Sebelumnya, sejak 24 Januari hingga 28 Februari 2026, pengunjung dibebaskan dari biaya retribusi. Kebijakan tersebut merupakan bagian dari keputusan Pemerintah Kabupaten Tegal melalui Keputusan Bupati Tegal Nomor 100.3.3.2/92 Tahun 2026 tentang pembebasan sementara retribusi masuk kawasan wisata Guci.
Meski retribusi kembali diberlakukan, sejumlah fasilitas di kawasan wisata tersebut masih mengalami kerusakan. Beberapa di antaranya adalah pancuran 13 dan pancuran 5 yang diketahui hancur akibat bencana sebelumnya.
Namun demikian, pengunjung masih dapat menikmati fasilitas pemandian air panas tertutup milik pemerintah daerah secara gratis.
Di sisi lain, kondisi kawasan wisata yang kini terlihat lebih alami membuat sebagian pengunjung menilai suasana Guci terasa lebih asri dibanding sebelumnya. Hal ini dirasakan langsung oleh para wisatawan yang datang berkunjung.

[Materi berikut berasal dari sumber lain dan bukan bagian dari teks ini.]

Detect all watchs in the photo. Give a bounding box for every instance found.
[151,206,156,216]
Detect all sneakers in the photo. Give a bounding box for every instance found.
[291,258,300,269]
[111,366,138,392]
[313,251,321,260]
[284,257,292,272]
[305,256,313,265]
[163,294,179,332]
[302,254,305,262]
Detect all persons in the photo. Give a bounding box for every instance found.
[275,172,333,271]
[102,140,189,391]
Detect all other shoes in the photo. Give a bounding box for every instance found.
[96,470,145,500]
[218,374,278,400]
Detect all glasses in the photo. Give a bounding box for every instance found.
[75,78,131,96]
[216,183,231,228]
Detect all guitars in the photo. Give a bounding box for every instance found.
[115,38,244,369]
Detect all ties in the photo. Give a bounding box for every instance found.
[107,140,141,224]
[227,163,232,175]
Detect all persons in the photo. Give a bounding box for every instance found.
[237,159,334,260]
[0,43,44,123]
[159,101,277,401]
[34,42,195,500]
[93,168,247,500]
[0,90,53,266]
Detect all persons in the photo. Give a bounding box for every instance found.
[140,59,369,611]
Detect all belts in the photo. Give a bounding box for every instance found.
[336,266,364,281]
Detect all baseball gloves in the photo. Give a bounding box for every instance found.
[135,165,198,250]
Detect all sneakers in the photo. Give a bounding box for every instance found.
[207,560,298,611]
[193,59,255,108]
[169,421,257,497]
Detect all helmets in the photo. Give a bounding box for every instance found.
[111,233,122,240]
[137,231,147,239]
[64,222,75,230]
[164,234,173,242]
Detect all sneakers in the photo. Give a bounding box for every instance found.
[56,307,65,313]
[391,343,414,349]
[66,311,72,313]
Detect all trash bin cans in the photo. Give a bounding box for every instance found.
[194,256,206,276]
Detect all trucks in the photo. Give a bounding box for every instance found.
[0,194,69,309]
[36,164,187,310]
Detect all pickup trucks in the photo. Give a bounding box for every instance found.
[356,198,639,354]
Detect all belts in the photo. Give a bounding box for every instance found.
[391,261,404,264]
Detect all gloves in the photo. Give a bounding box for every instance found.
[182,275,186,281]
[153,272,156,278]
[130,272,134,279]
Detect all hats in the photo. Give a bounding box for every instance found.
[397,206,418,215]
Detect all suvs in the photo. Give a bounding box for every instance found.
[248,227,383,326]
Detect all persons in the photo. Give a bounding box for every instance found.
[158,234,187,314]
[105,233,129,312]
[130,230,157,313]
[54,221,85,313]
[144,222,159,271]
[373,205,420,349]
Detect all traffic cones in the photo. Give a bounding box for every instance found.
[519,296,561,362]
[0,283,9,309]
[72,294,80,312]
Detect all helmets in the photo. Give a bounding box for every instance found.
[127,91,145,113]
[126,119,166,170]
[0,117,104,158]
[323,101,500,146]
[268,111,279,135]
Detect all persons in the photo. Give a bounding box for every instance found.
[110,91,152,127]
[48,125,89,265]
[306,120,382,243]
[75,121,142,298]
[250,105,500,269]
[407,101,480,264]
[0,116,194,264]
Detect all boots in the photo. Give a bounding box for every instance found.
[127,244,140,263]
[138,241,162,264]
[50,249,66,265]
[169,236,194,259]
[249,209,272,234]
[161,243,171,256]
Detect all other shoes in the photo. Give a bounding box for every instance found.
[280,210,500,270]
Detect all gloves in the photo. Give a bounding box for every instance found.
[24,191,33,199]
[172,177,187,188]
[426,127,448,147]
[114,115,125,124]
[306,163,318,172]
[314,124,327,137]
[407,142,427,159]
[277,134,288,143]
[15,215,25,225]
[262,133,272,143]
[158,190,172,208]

“Sekarang rasanya seperti kembali ke alam, lebih asri. Kalau sore juga tambah ramai,” ujar salah seorang pengunjung.
Memasuki bulan Ramadan, kawasan Taman Wisata Alam Guci juga menjadi salah satu lokasi favorit bagi anak muda untuk menghabiskan waktu menjelang berbuka puasa. Banyak pengunjung terlihat berjalan santai, bersantai bersama teman, hingga berfoto di bantaran sungai yang sebelumnya sempat terdampak bencana.
Dengan kembali diberlakukannya retribusi tiket masuk, pemerintah daerah berharap pengelolaan kawasan Objek Wisata Guci dapat semakin tertata sehingga mampu memberikan kenyamanan dan pengalaman wisata yang lebih baik bagi para pengunjung.